Dans la lutte globale contre les changements climatiques et la course à la réduction des gaz à effet de serre, on en est maintenant rendu à s’attaquer à l’empreinte des matériaux, un défi que les deux principaux producteurs d’aluminium nord-américains Alcoa et Rio Tinto Aluminium ont décidé de relever grâce à une technologie de rupture qu’ils ont entrepris de développer au Québec.

Les deux producteurs d’aluminium ont annoncé l’an dernier la création d’une coentreprise nommée Elysis dont le mandat était de développer un nouveau procédé révolutionnaire d’électrolyse de l’aluminium qui doit éliminer totalement les émissions de CO2.

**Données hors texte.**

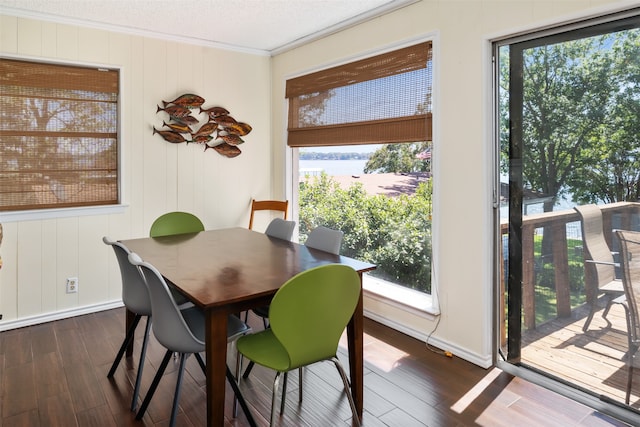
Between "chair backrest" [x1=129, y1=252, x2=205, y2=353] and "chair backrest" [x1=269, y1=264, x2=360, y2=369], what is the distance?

Alcoa et Rio Tinto se sont engagés à investir 55 millions dans Elysis, alors que les gouvernements de Québec et d’Ottawa ont injecté chacun 60 millions dans l’entreprise, sous forme de prêts remboursables sur redevances, et la société Apple a aussi investi 13 millions dans le projet en raison de son engagement à rendre carboneutre sa chaîne d’approvisionnement.

Or, le projet avance à bonne cadence. La semaine dernière, Elysis a ouvert son siège social au centre-ville de Montréal et inaugurera dans les prochains mois son centre de recherche et développement à Jonquière, dans le complexe de Rio Tinto.

« C’est là qu’on va fabriquer les premières cuves qui vont servir au nouveau procédé d’électrolyse que l’on prévoit commencer à commercialiser en 2024 », m’explique Vincent Christ, le PDG de la coentreprise.

PHOTO DAVID BOILY, LA PRESSE

Vincent Christ, PDG d’Elysis

Alcoa et Rio Tinto ont accepté de remettre à Elysis tous les brevets des travaux qu’ils ont réalisés depuis des dizaines d’années sur le développement d’une anode inerte qui élimine totalement le carbone.

Vincent Christ, PDG d’Elysis

Depuis trois ans maintenant, Vincent Christ coordonne les équipes de scientifiques et de chercheurs d’Alcoa à Pittsburgh et de Rio Tinto à Grenoble en vue du lancement d’Elysis. Au total, plus de 80 chercheurs participent à la mise au point de ce nouveau procédé d’électrolyse qui verra le jour à Jonquière.

« Depuis les débuts de l’aluminium, il y a 120 ans, on cherche à éliminer le carbone du processus d’électrolyse. C’est Alcoa qui a inventé le cœur du procédé et ce sont les chercheurs de Rio Tinto de Grenoble qui font la conception de la technologie industrielle », précise Vincent Christ, qui a quitté ses fonctions de chef des technologies et de recherche et développement de Rio Tinto Aluminium pour prendre la direction d’Elysis.

Une révolution provoquée

Il peut sembler étonnant que deux concurrents décident ainsi de mettre de côté leurs différends historiques (Alcoa avait tenté d’acheter Alcan avant que Rio Tinto ne mette la main sur l’entreprise montréalaise) pour partager des secrets industriels aussi précieux.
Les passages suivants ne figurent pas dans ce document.